===== Records provided =====

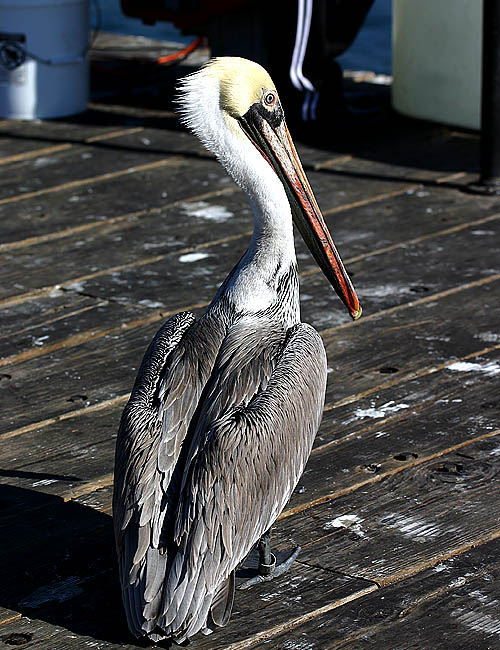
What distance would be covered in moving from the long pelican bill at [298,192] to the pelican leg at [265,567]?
2.11 feet

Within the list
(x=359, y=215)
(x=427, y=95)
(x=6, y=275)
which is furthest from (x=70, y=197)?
(x=427, y=95)

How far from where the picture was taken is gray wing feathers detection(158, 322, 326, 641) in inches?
96.7

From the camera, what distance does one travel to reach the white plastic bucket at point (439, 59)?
6098 millimetres

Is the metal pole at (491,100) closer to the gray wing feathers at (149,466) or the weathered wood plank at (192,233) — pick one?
the weathered wood plank at (192,233)

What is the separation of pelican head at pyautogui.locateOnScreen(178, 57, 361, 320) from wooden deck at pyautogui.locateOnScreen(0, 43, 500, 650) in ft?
1.84

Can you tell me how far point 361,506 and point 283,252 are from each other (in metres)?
0.69

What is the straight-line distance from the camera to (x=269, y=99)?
120 inches

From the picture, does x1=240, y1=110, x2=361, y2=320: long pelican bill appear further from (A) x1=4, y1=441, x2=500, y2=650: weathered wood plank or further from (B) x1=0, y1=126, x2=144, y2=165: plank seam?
(B) x1=0, y1=126, x2=144, y2=165: plank seam

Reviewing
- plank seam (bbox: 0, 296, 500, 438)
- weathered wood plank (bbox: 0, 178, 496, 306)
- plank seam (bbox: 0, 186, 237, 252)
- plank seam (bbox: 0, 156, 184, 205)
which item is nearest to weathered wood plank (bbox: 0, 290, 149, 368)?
weathered wood plank (bbox: 0, 178, 496, 306)

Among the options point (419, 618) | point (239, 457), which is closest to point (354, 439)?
point (419, 618)

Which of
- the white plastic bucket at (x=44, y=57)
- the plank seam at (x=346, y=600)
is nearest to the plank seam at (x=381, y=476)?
the plank seam at (x=346, y=600)

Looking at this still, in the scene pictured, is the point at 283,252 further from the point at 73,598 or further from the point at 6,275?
the point at 6,275

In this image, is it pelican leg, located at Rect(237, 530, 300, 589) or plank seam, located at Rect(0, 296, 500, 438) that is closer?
pelican leg, located at Rect(237, 530, 300, 589)

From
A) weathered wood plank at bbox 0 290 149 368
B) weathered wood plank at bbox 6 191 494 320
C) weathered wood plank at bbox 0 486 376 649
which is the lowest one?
weathered wood plank at bbox 0 486 376 649
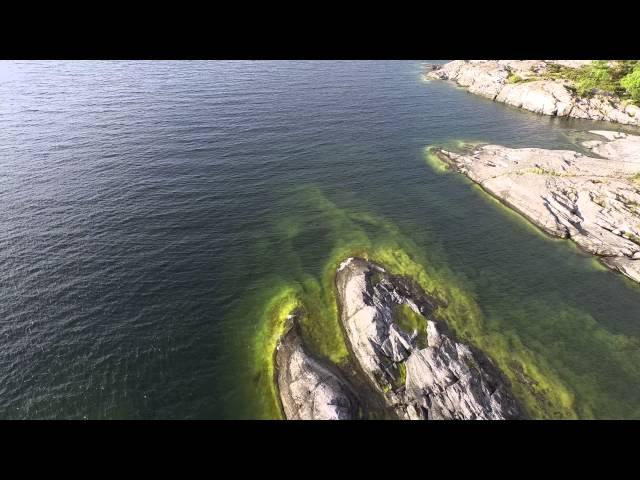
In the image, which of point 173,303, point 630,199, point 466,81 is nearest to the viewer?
point 173,303

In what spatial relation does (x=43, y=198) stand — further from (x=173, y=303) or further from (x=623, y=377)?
(x=623, y=377)

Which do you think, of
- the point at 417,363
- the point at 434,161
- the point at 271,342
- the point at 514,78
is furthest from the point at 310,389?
the point at 514,78

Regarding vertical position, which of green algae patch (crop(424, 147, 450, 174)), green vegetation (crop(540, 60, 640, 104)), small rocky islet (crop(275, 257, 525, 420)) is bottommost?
small rocky islet (crop(275, 257, 525, 420))

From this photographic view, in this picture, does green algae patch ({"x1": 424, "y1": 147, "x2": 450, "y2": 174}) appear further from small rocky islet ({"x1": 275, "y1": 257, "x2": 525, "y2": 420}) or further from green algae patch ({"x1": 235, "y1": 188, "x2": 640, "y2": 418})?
small rocky islet ({"x1": 275, "y1": 257, "x2": 525, "y2": 420})

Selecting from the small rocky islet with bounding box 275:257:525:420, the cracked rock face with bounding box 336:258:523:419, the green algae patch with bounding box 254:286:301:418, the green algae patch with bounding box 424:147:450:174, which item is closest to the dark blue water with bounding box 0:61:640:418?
the green algae patch with bounding box 254:286:301:418

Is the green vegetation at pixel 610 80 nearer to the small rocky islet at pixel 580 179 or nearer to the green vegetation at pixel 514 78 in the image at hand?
the small rocky islet at pixel 580 179

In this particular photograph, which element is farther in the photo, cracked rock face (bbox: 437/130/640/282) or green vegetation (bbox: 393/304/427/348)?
cracked rock face (bbox: 437/130/640/282)
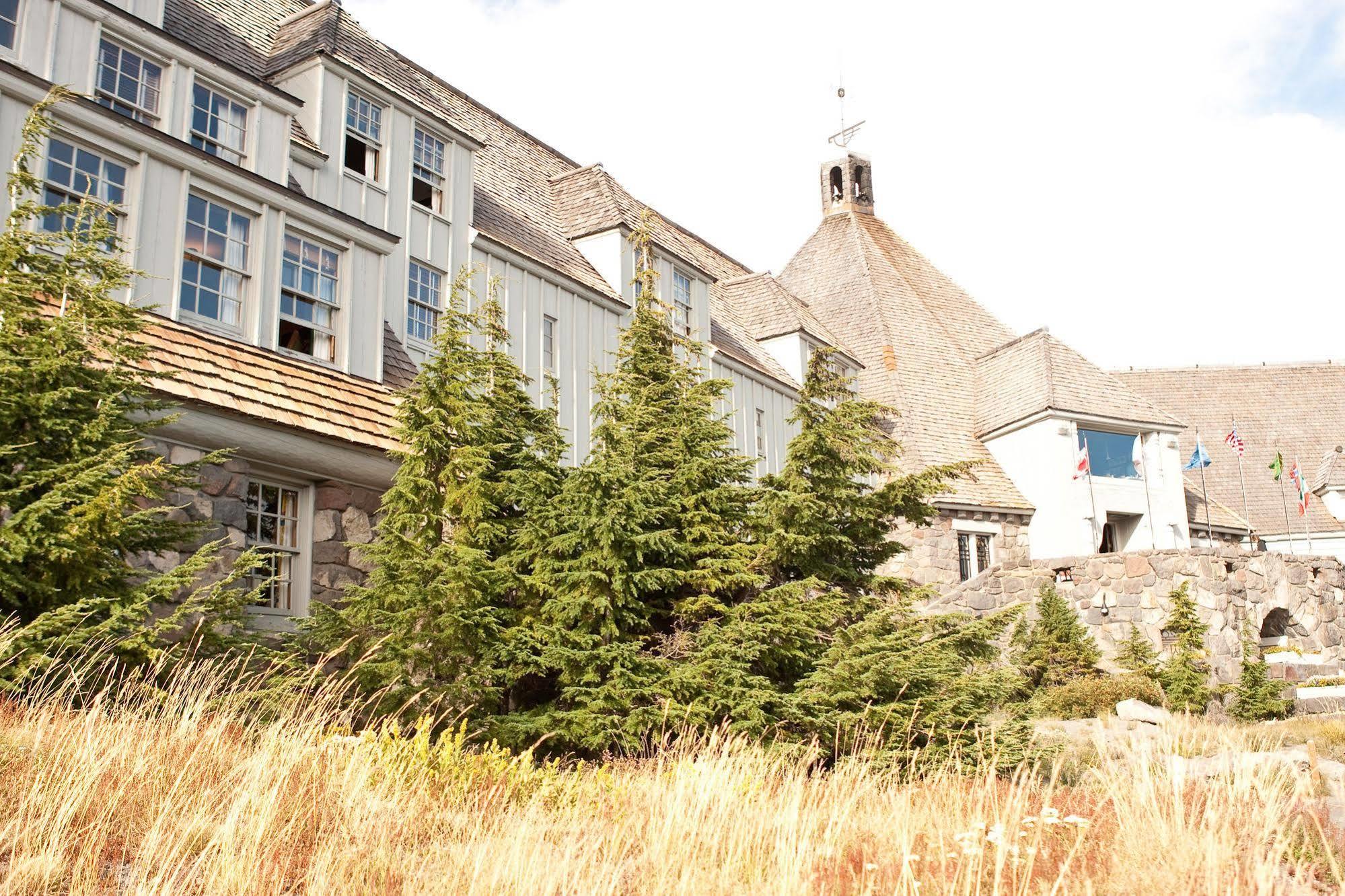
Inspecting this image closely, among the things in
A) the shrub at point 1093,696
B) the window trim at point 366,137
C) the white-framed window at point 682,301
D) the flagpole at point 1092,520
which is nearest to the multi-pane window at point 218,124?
the window trim at point 366,137

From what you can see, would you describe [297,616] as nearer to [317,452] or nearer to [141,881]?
[317,452]

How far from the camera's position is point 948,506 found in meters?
26.1

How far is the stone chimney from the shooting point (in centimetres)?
3831

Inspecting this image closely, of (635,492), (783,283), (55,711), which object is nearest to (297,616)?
(635,492)

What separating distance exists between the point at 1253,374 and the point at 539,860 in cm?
4132

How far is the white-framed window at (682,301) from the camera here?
2094 cm

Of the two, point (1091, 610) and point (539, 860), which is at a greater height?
point (1091, 610)

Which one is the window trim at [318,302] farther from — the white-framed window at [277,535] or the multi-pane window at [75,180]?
the multi-pane window at [75,180]

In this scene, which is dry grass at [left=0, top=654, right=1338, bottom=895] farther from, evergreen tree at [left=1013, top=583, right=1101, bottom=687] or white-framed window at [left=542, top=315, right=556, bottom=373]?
evergreen tree at [left=1013, top=583, right=1101, bottom=687]

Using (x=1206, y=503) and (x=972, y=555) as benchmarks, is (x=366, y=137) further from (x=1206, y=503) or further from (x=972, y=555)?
(x=1206, y=503)

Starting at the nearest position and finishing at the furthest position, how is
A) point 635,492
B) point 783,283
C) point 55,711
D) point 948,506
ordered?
point 55,711, point 635,492, point 948,506, point 783,283

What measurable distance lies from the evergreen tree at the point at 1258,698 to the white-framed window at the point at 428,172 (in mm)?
15989

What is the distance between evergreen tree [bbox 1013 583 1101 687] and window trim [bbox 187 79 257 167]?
15.7 metres

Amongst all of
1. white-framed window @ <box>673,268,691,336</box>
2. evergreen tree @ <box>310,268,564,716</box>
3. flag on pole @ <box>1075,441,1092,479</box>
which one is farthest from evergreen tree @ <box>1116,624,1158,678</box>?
evergreen tree @ <box>310,268,564,716</box>
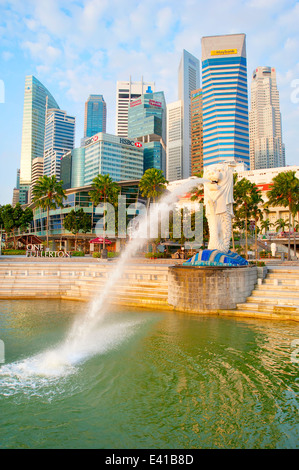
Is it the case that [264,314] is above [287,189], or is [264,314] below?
below

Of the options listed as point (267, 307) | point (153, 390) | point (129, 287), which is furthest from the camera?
point (129, 287)

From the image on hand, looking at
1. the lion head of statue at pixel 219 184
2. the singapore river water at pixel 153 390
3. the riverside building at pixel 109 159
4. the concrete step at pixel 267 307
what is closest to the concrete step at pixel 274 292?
the concrete step at pixel 267 307

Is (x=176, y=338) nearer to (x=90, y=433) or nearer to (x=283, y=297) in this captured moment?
(x=90, y=433)

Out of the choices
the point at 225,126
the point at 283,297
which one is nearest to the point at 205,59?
the point at 225,126

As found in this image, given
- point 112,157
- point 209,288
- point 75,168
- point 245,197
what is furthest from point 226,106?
point 209,288

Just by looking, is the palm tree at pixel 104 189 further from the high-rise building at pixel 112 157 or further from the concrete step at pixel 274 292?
the high-rise building at pixel 112 157

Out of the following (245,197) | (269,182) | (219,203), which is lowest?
(219,203)

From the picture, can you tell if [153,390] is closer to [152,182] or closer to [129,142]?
[152,182]

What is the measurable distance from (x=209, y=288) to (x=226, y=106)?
158818 mm

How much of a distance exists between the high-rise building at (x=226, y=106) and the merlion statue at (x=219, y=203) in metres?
138

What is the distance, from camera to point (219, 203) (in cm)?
1764

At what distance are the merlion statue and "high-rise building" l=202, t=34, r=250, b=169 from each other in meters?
138
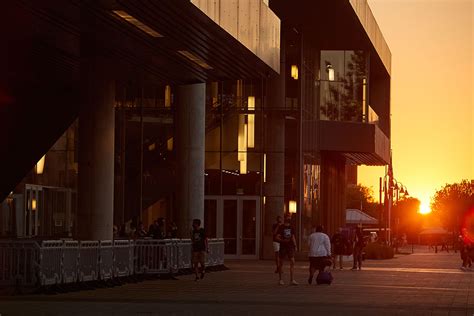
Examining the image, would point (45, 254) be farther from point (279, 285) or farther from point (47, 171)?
point (47, 171)

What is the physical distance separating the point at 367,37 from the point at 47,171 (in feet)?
59.3

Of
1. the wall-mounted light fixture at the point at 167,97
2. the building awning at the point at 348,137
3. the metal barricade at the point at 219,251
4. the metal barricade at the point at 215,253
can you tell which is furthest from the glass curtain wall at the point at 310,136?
the metal barricade at the point at 215,253

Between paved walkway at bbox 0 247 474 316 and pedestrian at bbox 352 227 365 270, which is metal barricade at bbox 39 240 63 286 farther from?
pedestrian at bbox 352 227 365 270

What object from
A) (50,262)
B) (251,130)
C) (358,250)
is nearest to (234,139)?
(251,130)

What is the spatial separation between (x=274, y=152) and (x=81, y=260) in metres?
30.3

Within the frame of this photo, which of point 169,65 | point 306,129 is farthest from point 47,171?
Result: point 169,65

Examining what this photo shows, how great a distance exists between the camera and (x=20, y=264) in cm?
2878

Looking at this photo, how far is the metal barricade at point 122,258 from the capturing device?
3397 centimetres

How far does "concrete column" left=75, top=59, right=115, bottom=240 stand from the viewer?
3581 cm

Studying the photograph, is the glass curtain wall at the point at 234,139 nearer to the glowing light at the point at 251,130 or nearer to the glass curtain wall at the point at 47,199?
the glowing light at the point at 251,130

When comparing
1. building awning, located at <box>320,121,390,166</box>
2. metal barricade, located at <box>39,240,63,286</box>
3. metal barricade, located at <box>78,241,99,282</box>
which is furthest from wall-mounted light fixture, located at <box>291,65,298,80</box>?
metal barricade, located at <box>39,240,63,286</box>

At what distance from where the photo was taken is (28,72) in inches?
1555

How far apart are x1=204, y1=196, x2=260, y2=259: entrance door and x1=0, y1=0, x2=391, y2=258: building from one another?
55mm

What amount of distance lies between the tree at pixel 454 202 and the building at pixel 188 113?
73915 millimetres
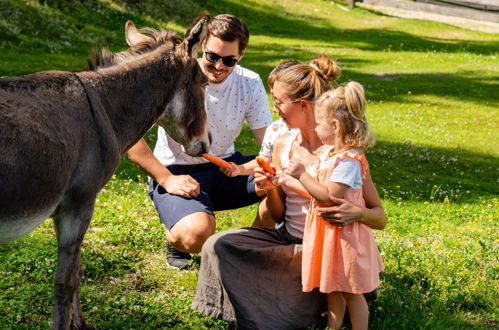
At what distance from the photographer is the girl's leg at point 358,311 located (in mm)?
5043

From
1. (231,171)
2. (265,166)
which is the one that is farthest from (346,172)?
(231,171)

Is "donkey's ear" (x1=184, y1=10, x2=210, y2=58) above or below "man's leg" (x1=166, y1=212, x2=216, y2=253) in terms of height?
above

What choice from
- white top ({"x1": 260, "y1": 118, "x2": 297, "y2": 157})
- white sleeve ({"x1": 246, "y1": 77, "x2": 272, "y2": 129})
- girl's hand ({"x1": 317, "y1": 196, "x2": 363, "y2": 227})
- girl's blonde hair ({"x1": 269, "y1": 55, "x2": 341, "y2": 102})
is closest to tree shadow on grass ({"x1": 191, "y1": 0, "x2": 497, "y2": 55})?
white sleeve ({"x1": 246, "y1": 77, "x2": 272, "y2": 129})

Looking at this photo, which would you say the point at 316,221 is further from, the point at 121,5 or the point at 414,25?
the point at 414,25

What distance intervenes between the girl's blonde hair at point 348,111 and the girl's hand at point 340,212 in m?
0.48

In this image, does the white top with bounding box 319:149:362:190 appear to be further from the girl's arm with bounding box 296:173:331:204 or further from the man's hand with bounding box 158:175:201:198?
the man's hand with bounding box 158:175:201:198

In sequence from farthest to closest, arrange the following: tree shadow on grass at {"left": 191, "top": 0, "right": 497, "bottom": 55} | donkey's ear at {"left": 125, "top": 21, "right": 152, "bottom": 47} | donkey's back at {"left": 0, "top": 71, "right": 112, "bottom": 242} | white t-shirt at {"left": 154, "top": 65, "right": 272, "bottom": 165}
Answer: tree shadow on grass at {"left": 191, "top": 0, "right": 497, "bottom": 55} → white t-shirt at {"left": 154, "top": 65, "right": 272, "bottom": 165} → donkey's ear at {"left": 125, "top": 21, "right": 152, "bottom": 47} → donkey's back at {"left": 0, "top": 71, "right": 112, "bottom": 242}

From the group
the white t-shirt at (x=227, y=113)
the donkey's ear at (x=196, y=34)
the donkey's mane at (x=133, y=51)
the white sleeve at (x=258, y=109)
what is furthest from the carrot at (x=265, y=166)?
the white sleeve at (x=258, y=109)

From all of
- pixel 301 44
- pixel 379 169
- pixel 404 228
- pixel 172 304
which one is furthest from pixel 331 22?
pixel 172 304

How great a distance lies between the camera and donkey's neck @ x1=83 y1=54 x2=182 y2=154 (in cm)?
487

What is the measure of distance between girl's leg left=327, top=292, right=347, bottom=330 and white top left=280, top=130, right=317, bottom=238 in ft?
2.15

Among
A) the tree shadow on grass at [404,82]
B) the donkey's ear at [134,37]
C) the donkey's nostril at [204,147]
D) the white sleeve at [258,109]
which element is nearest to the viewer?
the donkey's ear at [134,37]

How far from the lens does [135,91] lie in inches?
198

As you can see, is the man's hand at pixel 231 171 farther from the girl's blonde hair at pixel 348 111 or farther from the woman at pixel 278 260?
the girl's blonde hair at pixel 348 111
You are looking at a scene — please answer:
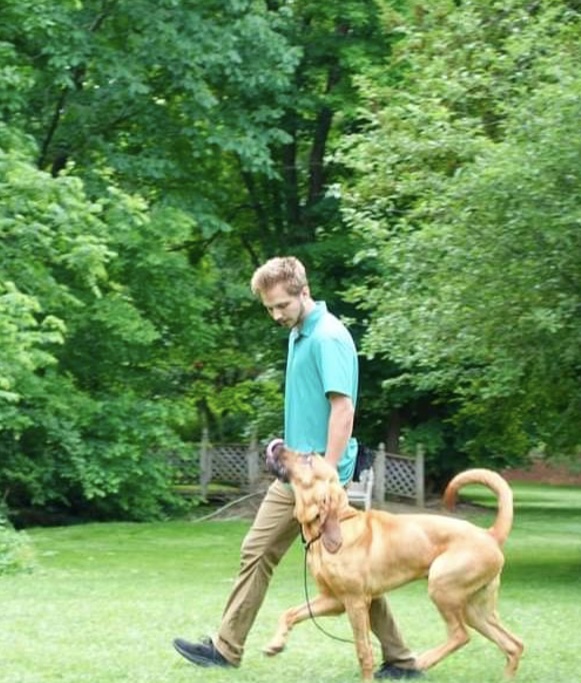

=====

Rewrite everything from the line containing "As you can see, is" down through the end of the lines, changing "scene" to "view" and keeping all else the same. Leave the pictures out of your answer.

## Result for this task:
As you can see, is the man's hand at pixel 231 171 farther from the girl's blonde hair at pixel 348 111 or farther from the woman at pixel 278 260?
the girl's blonde hair at pixel 348 111
You are looking at a view — please answer:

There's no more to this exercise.